** Opening DOCUMENT PASSAGE block **
# recommended USB microphone for REW



## riingenr (Oct 6, 2009)

Hi, we are going to use REW to setup general PA and conference room audio systems. Our laptops have an audio jack that is both input and output(lame!) depending on pc settings. Since we want to use the test patern outputs within REW I need this jack to be an output. So....can anyone recommend a USB mic and is it even recommended? -Rob


----------



## brucek (Apr 11, 2006)

> So....can anyone recommend a USB mic and is it even recommended?


No, REW won't operate with a USB mic. For laptops, most people require an external USB soundcard that has a line-in and a line-out, or a line-out and a mic preamp for condenser microphones.

brucek


----------



## riingenr (Oct 6, 2009)

thanks Bruce, I'll look into the external USB soundcards. 
or do you think I should use my laptops mic input connector for REW and get an external white noise generator?


----------



## brucek (Apr 11, 2006)

> use my laptops mic input connector for REW


No, the mic-in jacks on laptops are not suitable for use with REW.

brucek


----------



## jlohl (Jun 6, 2007)

> REW won't operate with a USB mic


I have used this one successfully with B&K4006, KlarkTeknik measurement mics, ecm8000 and various softs (REW, R+D, ARTA,...) :
http://www.mxlmics.com/products/USB/MicMate_Classic/MicMate_Classic.html
I also checked its frequency response which was OK for acoustic measurements (+-0.5dB 30 to 15kHz, if I remember)
** Closing DOCUMENT PASSAGE block **
** Opening SOURCE MATERIAL block **
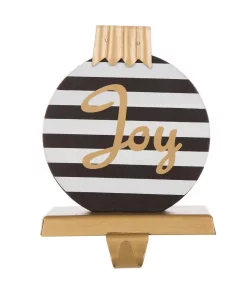 Indoor Christmas Decorations Glitzhome 6.89 In. H Wooden/Metal Striped Ornament Stocking Holder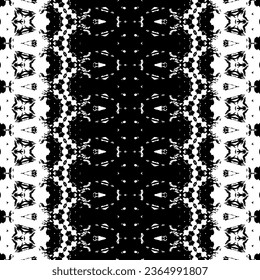 Black Colour Dark Scribble Textile. Simple African Pattern. Seamless Aztec Ink Pattern. Native Art Doodle Vector. Abstract Hand Ink Batik. Black Color Tribal Wavy Batik. Abstract Art Ethnic Design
** Closing SOURCE MATERIAL block **
From the forum thread on USB microphones for REW, copy out the passage from "or do you think" up to and including "use with REW.".

TASK RESULT ->
or do you think I should use my laptops mic input connector for REW and get an external white noise generator?


----------



## brucek (Apr 11, 2006)

> use my laptops mic input connector for REW


No, the mic-in jacks on laptops are not suitable for use with REW.